As you begin to see results, make changes and test to improve your success rates. For example, in a pay per click campaign, more traffic doesn’t necessarily mean better results, particularly if the traffic doesn’t take the next step toward your or doesn’t respond to your call to action. What can you adjust? You might consider changing your keywords so they are more targeted to your market. They may be less popular, but bring you more qualified leads. You might consider revising the wording on your landing page so that it resonates more with your ideal clients. You may want to change the call to action to increase the urgency factor.
A common mistake is to create a brilliant marketing piece, well-suited to your target market, which delivers excellent results and then to abandon marketing like a hot potato. Marketing when client work is slow and then forgetting about it when the work comes rolling in is the kind of short-sighted behavior that leads to the feast or famine roller coaster so many lawyers are familiar with, with another rough period ahead when the current round of client work is completed.

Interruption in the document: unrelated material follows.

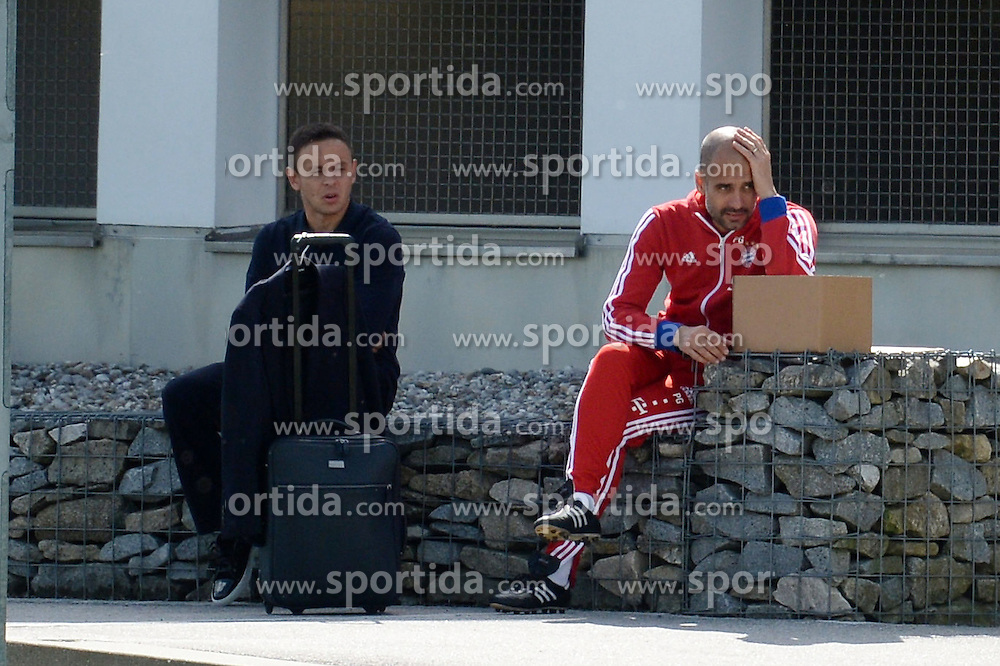 07.05.2015, Saebener Strasse, Muenchen, GER, 1. FBL, FC Bayern Muenchen, Training, im Bild vl. Rafinha ( FC Bayern Muenchen ) und Pep Guardiola ( FC Bayern Muenchen ) // during a Trainingssession of German Bundesliga Club FC Bayern Munich at the Saebener Strasse in Muenchen, Germany on 2015/05/07. EXPA Pictures &copy; 2015, PhotoCredit: EXPA/ Eibner-Pressefoto/ Vallejos<br /> <br /> *****ATTENTION - OUT of GER*****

Provide exceptional service
Doing good technical legal work – in essence, being a good lawyer – is not enough to bring referrals from existing or former clients. Merely doing a competent legal job is not sufficient if you want clients to remember you, to bring their new business to you and to talk with others about what you do. Satisfying clients or providing ‘good’ service is not enough.
When others recommend you, they put their reputation and good name on the line. Do not assume that just because the client paid the bill and did not fire you that they were happy with your work or that they would go out of their way to recommend you to others.
You want ambassadors for your firm. Go above and beyond. Do the unexpected. Create an exceptional client experience. Make raving fans out of the clients you work for now and have worked for in the past and they will have your name on the tip of their tongue when they hear of someone who needs a lawyer.
The real answer
For most lawyers, a combination of marketing methods works best. Your marketing will be successful if your efforts are all geared toward reaching your ideal clients you want to reach, consistently and continuously. It all comes down to getting out there in front of your audience so that they know who you are and how you can help them.